The project will draw on the leading minds across the social sciences to assemble the evidence on the causes and consequences of different forms of inequalities, and the ways that they can best be reduced or mitigated.
Led by an interdisciplinary expert panel chaired by Nobel Laureate Sir Angus Deaton and comprising world leaders in economics, sociology, philosophy, political science and epidemiology, there will be two broad phases of work.
Assembling the evidence on inequalities
The panel will first commission studies and commentaries on a large number of key themes. This will bring in dozens more of the world’s best thinkers, who will bring together the best of the existing evidence with new analysis. The nature of the evidence will range from studying the experiences of people at the sharp end of inequalities to analysing large-scale datasets to learn about how people’s family lives and careers evolve. Diversity of topics, perspectives and methods is key – the only criteria for inclusion are that it is of the highest quality and relevant to inequalities in the developed world.

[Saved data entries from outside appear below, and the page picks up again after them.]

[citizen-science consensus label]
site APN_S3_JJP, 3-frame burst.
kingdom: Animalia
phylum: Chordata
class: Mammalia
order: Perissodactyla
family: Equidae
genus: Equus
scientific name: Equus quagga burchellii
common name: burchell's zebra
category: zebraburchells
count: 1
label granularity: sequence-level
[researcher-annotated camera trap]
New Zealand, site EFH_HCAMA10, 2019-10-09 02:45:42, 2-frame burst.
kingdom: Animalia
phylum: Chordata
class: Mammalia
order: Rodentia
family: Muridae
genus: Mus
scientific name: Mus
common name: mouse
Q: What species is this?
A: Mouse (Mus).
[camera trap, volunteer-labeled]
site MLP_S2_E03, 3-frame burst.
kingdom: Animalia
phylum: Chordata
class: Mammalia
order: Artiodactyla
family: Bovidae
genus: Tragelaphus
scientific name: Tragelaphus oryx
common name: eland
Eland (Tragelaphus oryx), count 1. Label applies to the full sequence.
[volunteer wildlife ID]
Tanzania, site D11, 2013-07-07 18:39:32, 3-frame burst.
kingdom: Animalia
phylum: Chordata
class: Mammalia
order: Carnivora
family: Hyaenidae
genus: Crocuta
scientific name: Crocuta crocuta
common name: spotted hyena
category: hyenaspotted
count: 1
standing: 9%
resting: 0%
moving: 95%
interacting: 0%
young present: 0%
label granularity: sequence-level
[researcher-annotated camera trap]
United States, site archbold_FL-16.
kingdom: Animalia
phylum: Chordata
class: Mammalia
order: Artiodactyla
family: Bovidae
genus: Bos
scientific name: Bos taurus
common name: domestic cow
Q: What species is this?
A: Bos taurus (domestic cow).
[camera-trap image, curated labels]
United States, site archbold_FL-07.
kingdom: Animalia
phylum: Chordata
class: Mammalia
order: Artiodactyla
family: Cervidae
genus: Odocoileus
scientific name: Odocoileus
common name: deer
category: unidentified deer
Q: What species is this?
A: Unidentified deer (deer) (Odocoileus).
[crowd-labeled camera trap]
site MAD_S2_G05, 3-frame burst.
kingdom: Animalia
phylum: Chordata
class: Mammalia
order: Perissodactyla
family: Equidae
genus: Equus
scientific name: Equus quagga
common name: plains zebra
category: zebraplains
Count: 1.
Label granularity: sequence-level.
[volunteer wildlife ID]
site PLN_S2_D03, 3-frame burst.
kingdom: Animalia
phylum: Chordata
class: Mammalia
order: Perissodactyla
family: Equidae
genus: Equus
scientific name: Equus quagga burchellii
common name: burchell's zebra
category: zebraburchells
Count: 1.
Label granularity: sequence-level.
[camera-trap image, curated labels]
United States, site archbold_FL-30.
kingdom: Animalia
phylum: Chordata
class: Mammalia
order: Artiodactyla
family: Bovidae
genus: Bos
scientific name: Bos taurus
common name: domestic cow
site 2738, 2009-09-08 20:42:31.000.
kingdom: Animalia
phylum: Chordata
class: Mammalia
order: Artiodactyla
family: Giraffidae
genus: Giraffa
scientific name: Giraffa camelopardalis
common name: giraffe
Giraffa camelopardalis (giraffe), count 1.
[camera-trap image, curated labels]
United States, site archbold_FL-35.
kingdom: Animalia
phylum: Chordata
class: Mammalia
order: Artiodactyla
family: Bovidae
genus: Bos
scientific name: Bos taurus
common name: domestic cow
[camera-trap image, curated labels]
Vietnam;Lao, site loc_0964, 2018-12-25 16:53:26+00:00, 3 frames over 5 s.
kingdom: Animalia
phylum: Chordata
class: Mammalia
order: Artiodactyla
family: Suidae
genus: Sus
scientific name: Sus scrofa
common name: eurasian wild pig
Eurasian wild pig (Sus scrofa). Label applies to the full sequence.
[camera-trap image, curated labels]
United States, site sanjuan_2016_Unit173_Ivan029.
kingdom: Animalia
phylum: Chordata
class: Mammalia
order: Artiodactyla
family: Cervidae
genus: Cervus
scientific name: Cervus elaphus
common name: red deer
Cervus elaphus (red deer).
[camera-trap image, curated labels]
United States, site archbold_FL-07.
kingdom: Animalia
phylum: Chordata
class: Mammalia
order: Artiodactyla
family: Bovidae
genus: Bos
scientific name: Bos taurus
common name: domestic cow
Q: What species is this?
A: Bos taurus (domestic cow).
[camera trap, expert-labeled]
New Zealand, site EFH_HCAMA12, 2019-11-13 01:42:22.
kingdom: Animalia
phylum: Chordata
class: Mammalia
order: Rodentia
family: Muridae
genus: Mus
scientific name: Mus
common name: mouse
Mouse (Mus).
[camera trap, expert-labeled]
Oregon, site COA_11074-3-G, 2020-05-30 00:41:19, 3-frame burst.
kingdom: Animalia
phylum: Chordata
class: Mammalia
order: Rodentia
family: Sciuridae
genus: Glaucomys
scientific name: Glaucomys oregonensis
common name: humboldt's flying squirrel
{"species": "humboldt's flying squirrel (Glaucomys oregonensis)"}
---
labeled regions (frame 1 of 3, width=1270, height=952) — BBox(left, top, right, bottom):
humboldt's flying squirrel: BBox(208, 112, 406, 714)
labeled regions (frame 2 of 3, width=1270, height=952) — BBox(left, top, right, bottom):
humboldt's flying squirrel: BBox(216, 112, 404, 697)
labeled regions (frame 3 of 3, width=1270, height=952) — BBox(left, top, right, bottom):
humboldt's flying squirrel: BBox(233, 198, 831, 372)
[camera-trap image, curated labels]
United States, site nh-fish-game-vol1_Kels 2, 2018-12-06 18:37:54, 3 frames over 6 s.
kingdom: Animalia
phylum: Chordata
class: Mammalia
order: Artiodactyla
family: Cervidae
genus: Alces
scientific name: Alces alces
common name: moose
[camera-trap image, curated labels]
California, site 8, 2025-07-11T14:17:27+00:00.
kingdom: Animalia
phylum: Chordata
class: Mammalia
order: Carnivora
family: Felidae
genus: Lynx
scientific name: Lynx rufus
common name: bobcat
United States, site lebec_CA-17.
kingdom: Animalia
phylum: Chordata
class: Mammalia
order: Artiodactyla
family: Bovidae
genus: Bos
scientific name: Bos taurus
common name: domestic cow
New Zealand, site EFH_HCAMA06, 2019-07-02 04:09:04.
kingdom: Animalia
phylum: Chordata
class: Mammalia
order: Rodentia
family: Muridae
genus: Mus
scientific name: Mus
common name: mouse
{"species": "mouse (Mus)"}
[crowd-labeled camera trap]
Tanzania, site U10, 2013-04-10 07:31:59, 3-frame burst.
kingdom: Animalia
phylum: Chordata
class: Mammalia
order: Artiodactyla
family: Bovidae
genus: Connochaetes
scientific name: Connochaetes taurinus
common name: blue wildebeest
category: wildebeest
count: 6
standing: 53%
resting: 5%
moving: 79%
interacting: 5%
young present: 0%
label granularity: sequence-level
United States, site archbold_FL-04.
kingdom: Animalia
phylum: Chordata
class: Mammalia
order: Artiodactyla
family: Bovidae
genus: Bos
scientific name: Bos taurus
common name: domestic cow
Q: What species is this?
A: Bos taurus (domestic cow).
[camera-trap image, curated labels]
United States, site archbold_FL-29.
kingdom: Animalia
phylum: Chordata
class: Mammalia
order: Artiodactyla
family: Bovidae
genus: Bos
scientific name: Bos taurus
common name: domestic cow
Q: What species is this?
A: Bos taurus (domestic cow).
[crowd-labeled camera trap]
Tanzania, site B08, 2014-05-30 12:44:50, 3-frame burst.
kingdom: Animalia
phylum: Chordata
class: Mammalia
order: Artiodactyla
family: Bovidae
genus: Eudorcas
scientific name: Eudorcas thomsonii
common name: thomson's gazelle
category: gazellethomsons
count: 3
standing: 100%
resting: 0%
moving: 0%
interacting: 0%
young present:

That work will take place during 2019 and 2020, and once complete will be brought together in a published volume (the first of two that the project will produce). This will form the core evidence base of the review. Throughout the production of this work we will be publishing new data and analysis on a regular basis, and providing opportunities for engagement with government, researchers, the media, and the public.
To give a sense of the breadth and ambition of the project, the themes to be covered here will include: which inequalities matter and why they matter; people’s attitudes towards inequality; their experiences of inequality; the political economy of inequality; the history of inequality; trends in economic inequalities; intergenerational inequalities; health inequalities; geographical inequalities; gender; race and ethnicity; immigration; early child development; education systems; families; social mobility; trade and globalisation; productivity, growth and innovation; labour markets; tax policy; and welfare policy.
Using the evidence to build a coherent policy agenda
In the second phase of the project, the expert panel will bring together the rich insights from the evidence volume to build a comprehensive and coherent narrative around the key questions that motivated the project in the first place: which inequalities matter, why do they matter, how are they related, what causes them, and what can be done about them.
A particular focus will be on providing comprehensive and practical policy guidance. This will be not simply about the impacts of specific policies on specific inequalities, as so much research is. It will be about the overall policy mix, which tools are best for which job, and how different policy options – whether it be competition policy and tax, or minimum wages and tax credits, or place-based interventions and family-level ones – can be made to work effectively together.
We will ensure that the conclusions here are useful and usable for the UK in the twenty first century, but they will also be applicable to governments across the developed world.
The findings will be published as a short book, comprising the second and final volume of the review.